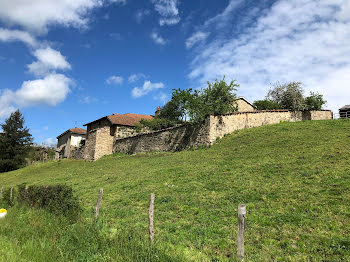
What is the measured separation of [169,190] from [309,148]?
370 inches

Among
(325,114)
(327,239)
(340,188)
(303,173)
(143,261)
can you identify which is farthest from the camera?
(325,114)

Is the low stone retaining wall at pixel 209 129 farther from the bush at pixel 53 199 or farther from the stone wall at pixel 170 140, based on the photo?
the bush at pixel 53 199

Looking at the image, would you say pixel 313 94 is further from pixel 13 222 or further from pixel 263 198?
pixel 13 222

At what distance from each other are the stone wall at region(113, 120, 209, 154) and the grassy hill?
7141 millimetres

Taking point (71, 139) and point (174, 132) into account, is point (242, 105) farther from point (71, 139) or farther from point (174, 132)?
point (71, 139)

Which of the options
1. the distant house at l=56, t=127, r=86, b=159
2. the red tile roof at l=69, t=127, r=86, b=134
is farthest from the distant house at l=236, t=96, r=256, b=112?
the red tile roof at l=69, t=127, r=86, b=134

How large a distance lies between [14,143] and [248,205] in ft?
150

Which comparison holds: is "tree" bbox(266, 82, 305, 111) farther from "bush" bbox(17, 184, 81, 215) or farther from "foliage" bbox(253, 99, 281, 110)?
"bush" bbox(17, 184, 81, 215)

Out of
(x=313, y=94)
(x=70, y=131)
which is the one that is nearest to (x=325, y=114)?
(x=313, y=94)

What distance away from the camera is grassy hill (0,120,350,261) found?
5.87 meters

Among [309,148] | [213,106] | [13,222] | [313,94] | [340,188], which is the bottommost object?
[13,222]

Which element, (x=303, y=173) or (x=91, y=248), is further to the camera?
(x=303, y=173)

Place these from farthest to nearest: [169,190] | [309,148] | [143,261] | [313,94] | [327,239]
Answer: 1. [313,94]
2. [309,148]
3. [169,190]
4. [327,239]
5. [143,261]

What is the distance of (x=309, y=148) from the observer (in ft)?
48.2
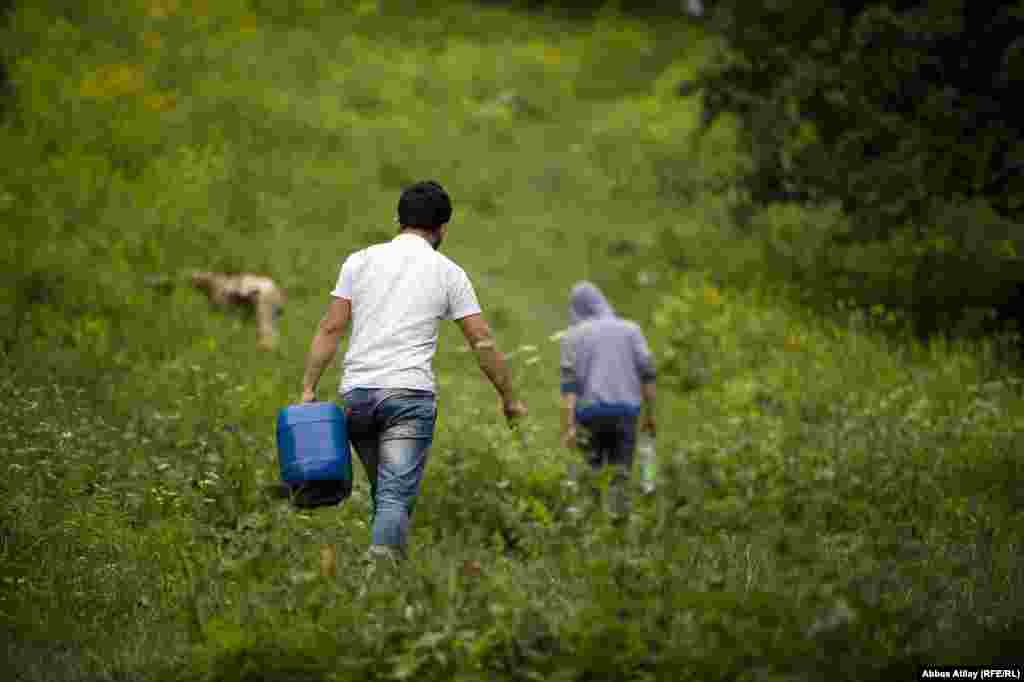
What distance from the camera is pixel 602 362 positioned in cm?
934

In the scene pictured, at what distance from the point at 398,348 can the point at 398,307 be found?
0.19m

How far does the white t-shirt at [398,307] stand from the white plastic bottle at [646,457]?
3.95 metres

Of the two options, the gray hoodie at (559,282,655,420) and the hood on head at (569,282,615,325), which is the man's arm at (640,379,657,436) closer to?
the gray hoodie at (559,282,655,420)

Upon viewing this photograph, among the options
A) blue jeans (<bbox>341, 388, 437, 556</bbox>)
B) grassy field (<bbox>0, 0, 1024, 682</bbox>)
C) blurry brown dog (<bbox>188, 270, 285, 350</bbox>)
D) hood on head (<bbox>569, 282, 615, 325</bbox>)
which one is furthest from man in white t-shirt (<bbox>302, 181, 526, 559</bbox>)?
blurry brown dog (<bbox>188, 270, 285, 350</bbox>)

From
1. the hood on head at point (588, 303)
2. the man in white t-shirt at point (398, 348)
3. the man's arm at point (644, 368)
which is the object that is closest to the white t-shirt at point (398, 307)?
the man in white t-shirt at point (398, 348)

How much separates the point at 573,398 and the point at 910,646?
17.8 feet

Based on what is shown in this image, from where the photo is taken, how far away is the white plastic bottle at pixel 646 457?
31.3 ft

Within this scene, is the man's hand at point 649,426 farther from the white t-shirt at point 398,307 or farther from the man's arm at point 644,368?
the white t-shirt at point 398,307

════

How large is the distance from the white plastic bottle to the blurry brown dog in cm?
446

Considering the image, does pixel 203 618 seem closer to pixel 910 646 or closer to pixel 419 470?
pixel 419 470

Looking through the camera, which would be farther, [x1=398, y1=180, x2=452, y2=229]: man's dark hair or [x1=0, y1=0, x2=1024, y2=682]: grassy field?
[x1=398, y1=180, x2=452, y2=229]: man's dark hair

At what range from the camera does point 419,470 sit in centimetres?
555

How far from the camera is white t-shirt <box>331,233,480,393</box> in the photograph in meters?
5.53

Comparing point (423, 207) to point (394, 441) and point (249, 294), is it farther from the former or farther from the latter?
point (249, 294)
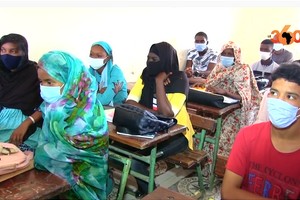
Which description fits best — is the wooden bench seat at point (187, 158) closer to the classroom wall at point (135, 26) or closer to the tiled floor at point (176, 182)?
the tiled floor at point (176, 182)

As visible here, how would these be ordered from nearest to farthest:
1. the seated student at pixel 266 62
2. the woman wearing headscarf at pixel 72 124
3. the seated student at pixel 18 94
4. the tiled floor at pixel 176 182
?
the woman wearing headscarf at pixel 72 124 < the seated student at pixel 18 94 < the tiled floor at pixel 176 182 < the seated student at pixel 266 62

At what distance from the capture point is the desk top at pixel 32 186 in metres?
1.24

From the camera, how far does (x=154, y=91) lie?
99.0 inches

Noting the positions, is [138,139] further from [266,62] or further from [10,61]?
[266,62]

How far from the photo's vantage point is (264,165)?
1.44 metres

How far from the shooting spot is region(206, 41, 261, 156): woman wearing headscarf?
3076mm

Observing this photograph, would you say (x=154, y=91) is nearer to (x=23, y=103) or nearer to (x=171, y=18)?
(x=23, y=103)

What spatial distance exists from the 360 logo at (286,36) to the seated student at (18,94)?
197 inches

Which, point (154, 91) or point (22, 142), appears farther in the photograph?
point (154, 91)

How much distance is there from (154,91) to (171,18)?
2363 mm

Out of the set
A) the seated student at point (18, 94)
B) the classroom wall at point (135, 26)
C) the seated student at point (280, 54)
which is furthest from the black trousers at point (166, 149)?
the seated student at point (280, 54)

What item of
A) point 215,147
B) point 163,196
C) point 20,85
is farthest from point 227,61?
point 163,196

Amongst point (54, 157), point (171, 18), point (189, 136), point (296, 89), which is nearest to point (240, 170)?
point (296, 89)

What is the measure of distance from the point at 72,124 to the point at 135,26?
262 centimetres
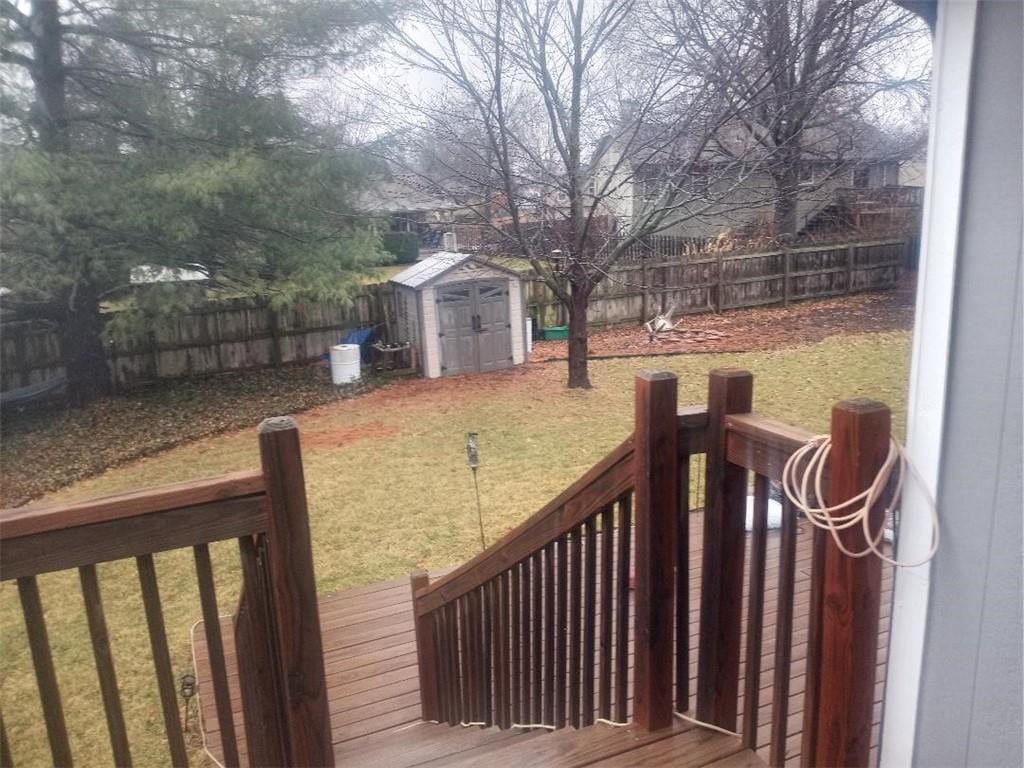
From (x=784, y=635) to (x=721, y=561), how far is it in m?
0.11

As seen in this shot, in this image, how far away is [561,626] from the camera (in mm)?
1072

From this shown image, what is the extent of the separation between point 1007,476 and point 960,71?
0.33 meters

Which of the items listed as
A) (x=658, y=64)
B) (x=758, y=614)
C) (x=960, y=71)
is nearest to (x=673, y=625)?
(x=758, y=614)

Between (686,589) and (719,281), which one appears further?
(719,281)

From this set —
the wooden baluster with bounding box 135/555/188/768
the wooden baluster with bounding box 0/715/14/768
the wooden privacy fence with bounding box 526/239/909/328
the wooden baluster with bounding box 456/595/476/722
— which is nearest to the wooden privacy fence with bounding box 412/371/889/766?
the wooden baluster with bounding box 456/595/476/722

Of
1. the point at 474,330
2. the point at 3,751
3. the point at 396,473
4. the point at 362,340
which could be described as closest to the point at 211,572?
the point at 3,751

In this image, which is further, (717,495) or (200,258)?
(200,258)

════

**Written instruction:**
Reproduce verbatim the lines of the listing from the line containing "What is the measured" through the line containing "7141 millimetres", inclusive.

**Answer to the task:**
What is the measured separation of [169,190] from [309,148]?
370 inches

Among
(325,114)
(327,239)
(340,188)
(303,173)
(143,261)
can you identify which is farthest from the camera?
(325,114)

Is the low stone retaining wall at pixel 209 129 farther from the bush at pixel 53 199 or farther from the stone wall at pixel 170 140, based on the photo?
the bush at pixel 53 199

Looking at the image, would you say pixel 313 94 is further from pixel 13 222 or further from pixel 263 198?
pixel 13 222

At what distance from each other are the stone wall at region(113, 120, 209, 154) and the grassy hill?
7141 millimetres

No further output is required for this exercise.